C'était bien l'effroi qu'il éprouvait, au choc de ces forces inconnues qui ébranlaient jusqu'aux racines de son être! Dans ce monde de la musique, il sentait fondre sa volonté morale, sa raison, toute la réalité de la vie. Qu'on relise, dans le premier volume de Guerre et Paix, la scène où Nicolas Rostov, qui vient de perdre au jeu, rentre désespéré. Il entend sa sœur Natacha qui chante. Il oublie tout.

Il attendait avec une fiévreuse impatience la note qui allait suivre, et pendant un moment, il n'y eut plus au monde que la mesure à trois temps: Oh! mio crudele affetto!
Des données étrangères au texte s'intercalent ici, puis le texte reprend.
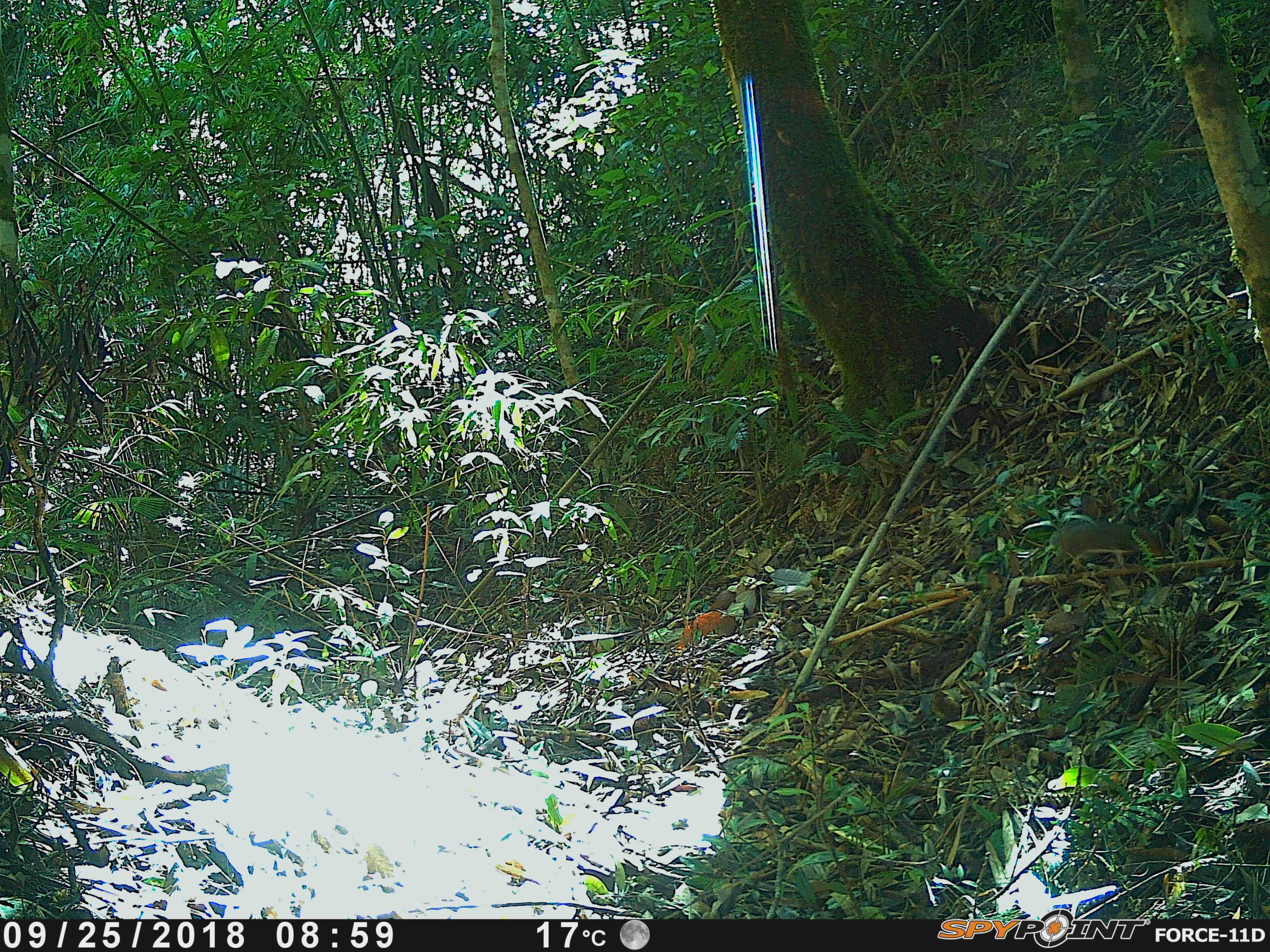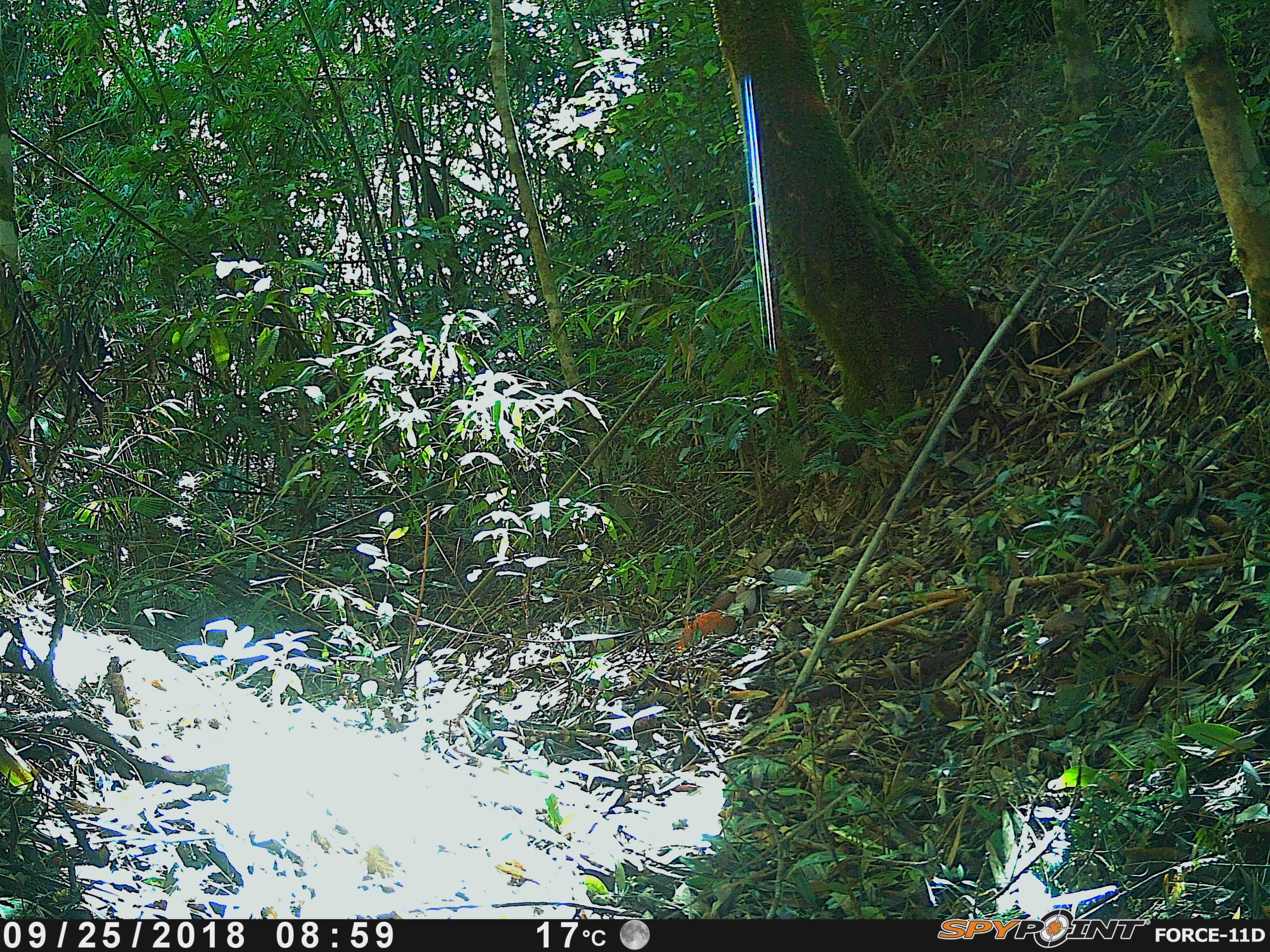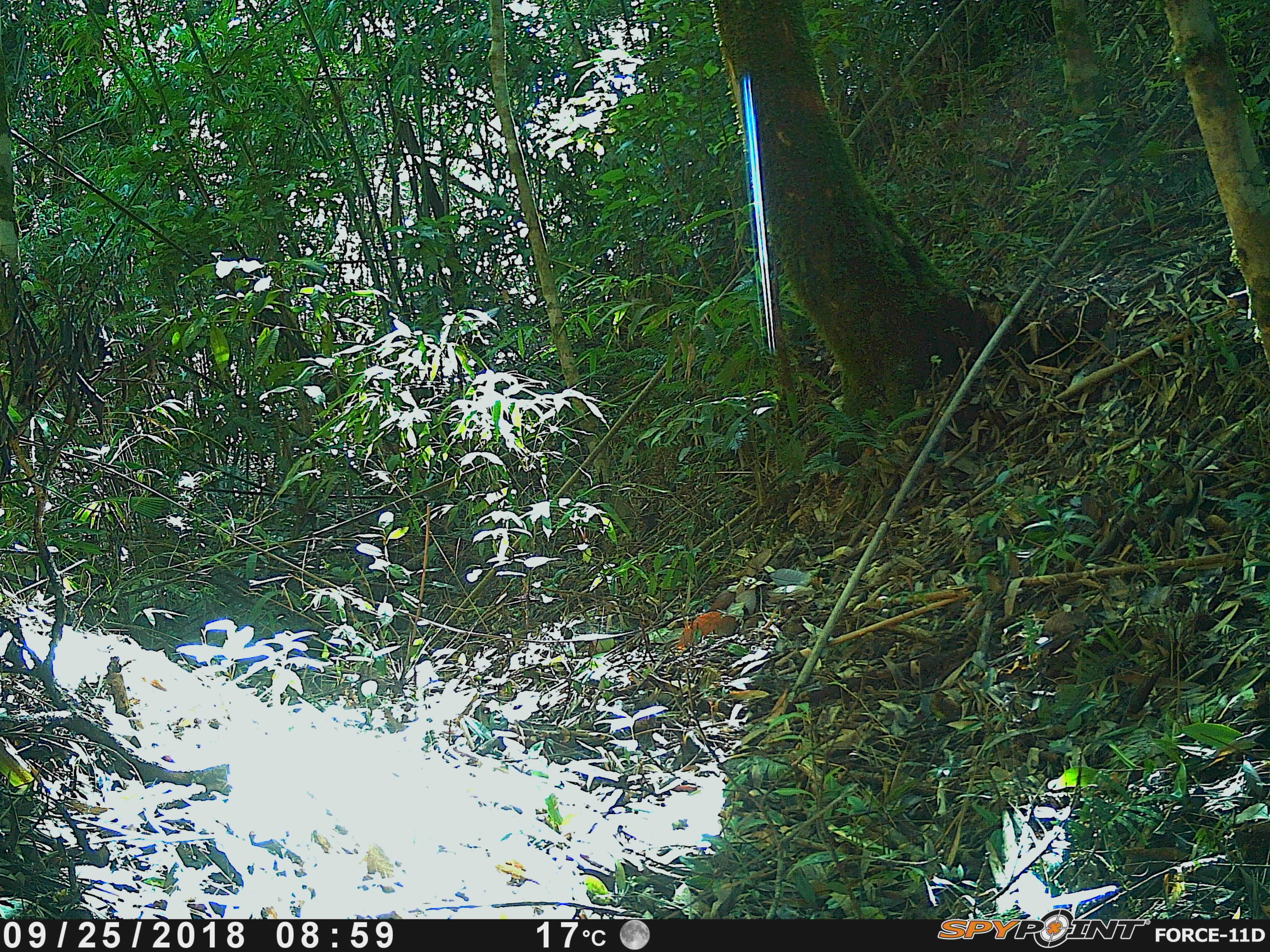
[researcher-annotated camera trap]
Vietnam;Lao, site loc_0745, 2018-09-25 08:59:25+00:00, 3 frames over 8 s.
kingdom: Animalia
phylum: Chordata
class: Mammalia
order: Rodentia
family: Sciuridae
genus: Dremomys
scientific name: Dremomys rufigenis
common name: red-cheeked squirrel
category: red cheeked squirrel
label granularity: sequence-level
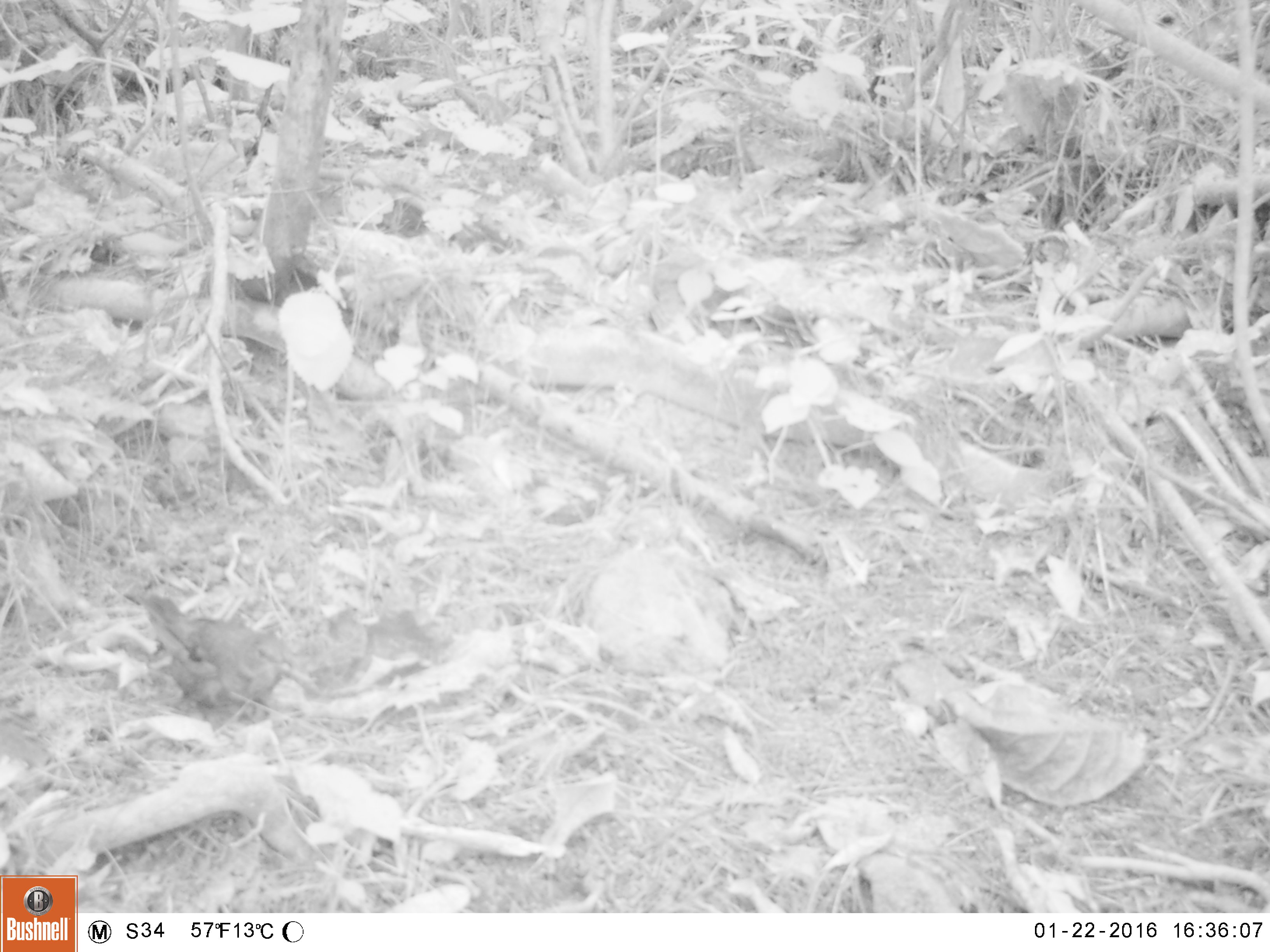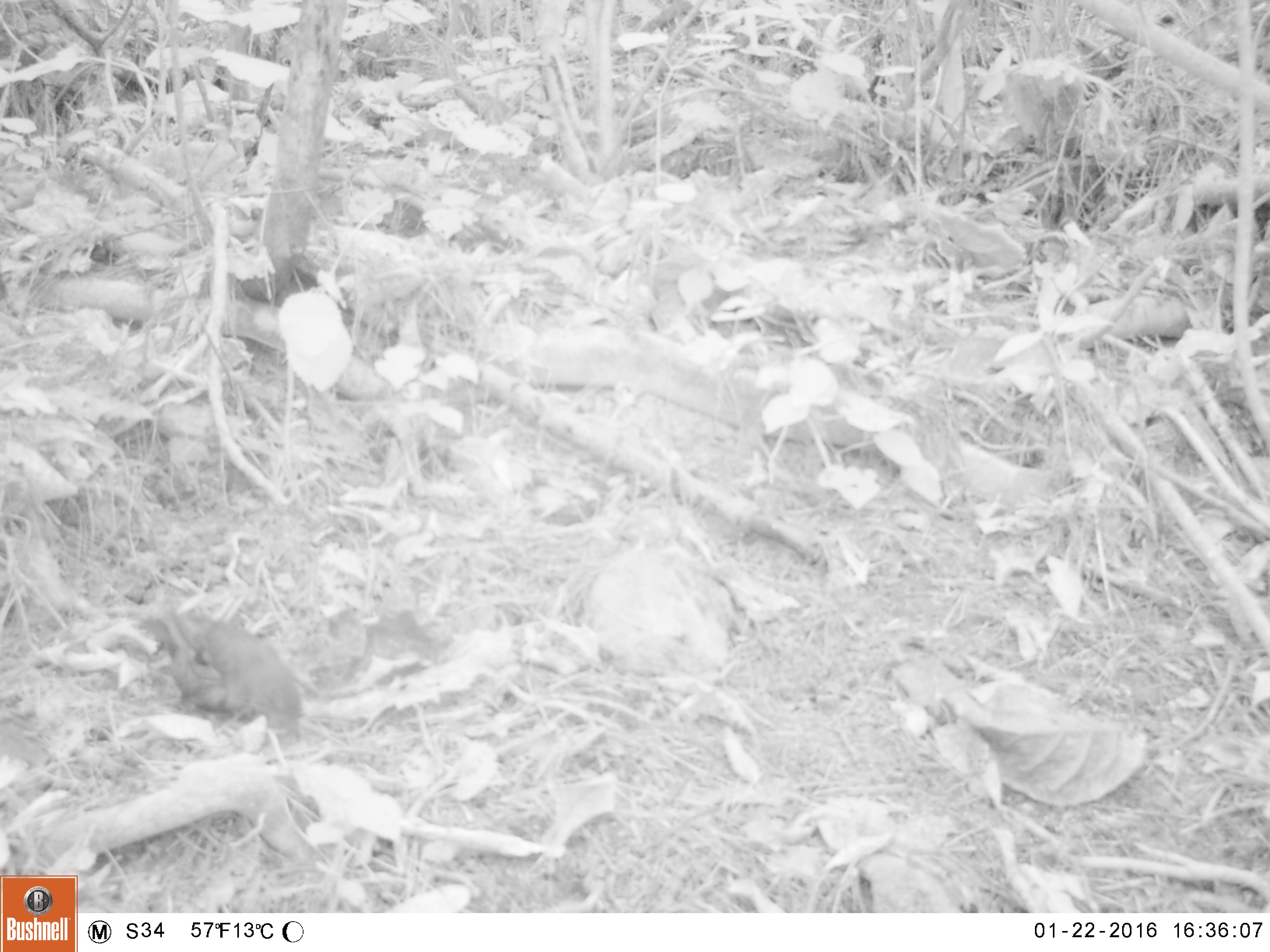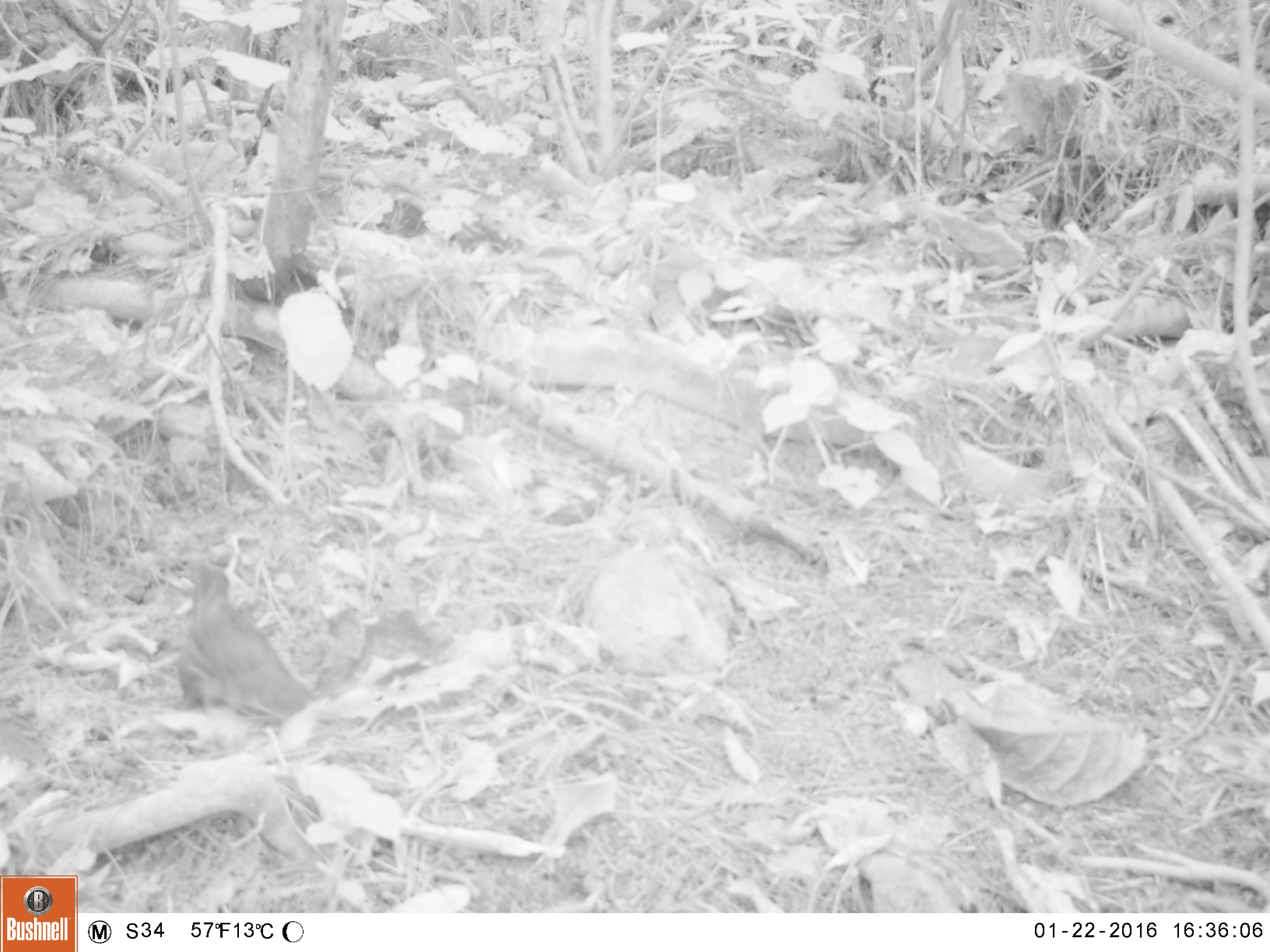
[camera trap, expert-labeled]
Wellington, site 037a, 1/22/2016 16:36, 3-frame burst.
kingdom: Animalia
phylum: Chordata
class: Aves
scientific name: Aves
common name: bird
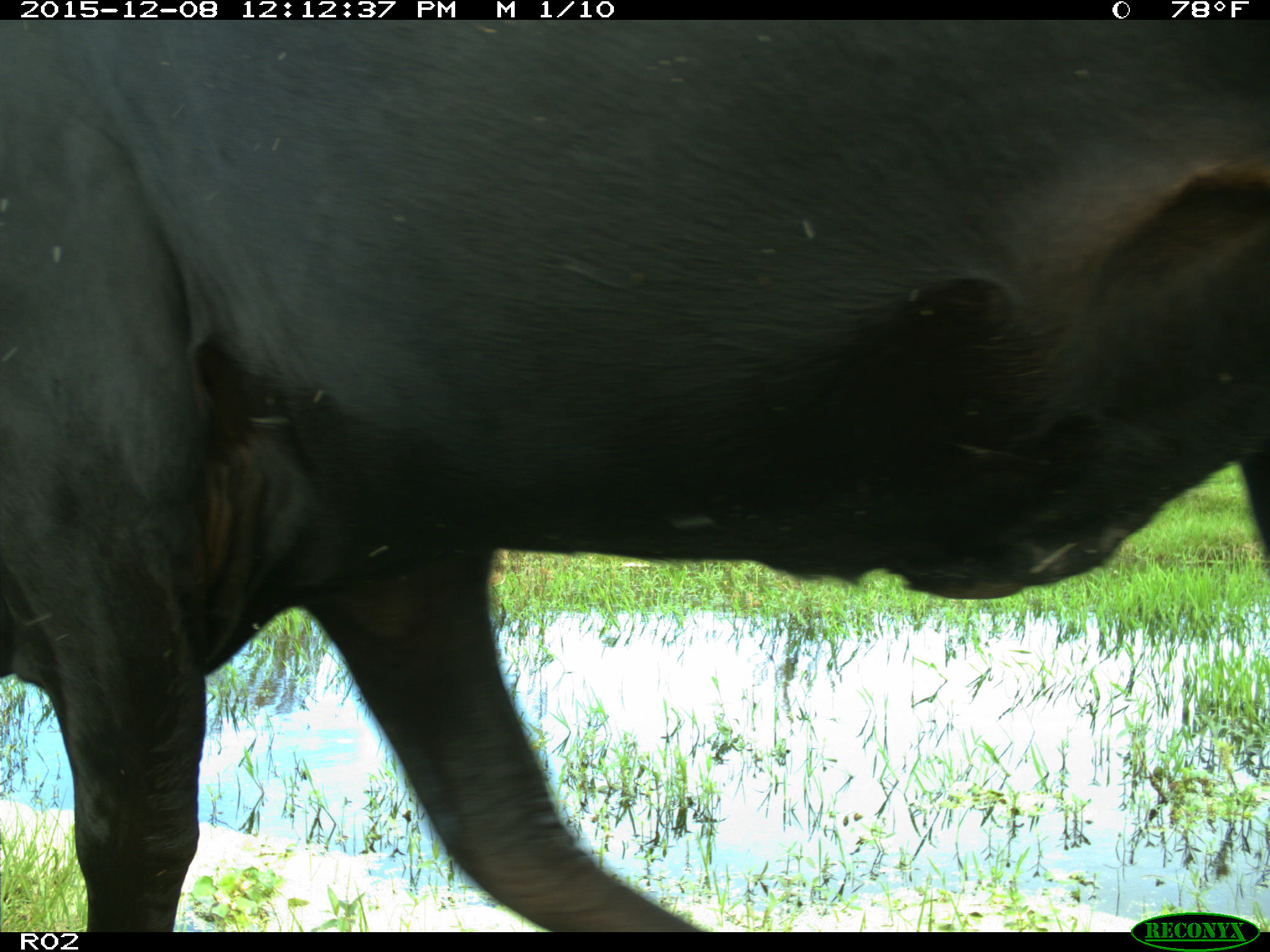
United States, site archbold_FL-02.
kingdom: Animalia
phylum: Chordata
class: Mammalia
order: Artiodactyla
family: Bovidae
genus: Bos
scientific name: Bos taurus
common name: domestic cow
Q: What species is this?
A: Bos taurus (domestic cow).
—«Quelle absurde existence que la nôtre, pensait-il. Le malheur, l'argent, la haine, l'honneur, tout cela n'est rien... Voilà le vrai!... Natacha, ma petite colombe!... Voyons si elle va atteindre le si?... Elle l'a atteint, Dieu merci!»

Et lui-même, sans s'apercevoir qu'il chantait, pour renforcer le si, il l'accompagna à la tierce.

—«Oh! mon Dieu, que c'est beau! Est-ce moi qui l'ai donné? quel bonheur!» pensait-il; et la vibration de cette tierce éveilla dans son âme tout ce qu'il y avait de meilleur et de plus pur. Qu'étaient, à côté de cette sensation surhumaine, et sa perte au jeu et sa parole donnée!... Folies! On pouvait tuer, voler, et pourtant être heureux[226].

Nicolas ne tue ni ne vole, et la musique n'est pour lui qu'un trouble passager; mais Natacha est sur le point de s'y perdre. C'est à la suite d'une soirée à l'Opéra, «dans ce monde étrange, insensé de l'art, à mille lieues du réel, où le bien et le mal, l'extravagant et le raisonnable se mêlent et se confondent», qu'elle écoute la déclaration d'Anatole Kouraguine qui l'affole et qu'elle consent à l'enlèvement.

Plus Tolstoï avance en âge, plus il a peur de la musique[227]. Un homme qui eut de l'influence sur lui, Auerbach, qu'il vit à Dresde en 1860, fortifia sans doute ses préventions. «Il parlait de la musique comme d'un Pflichtloser Genuss (une jouissance déréglée). Selon lui, elle était un tournant vers la dépravation[228]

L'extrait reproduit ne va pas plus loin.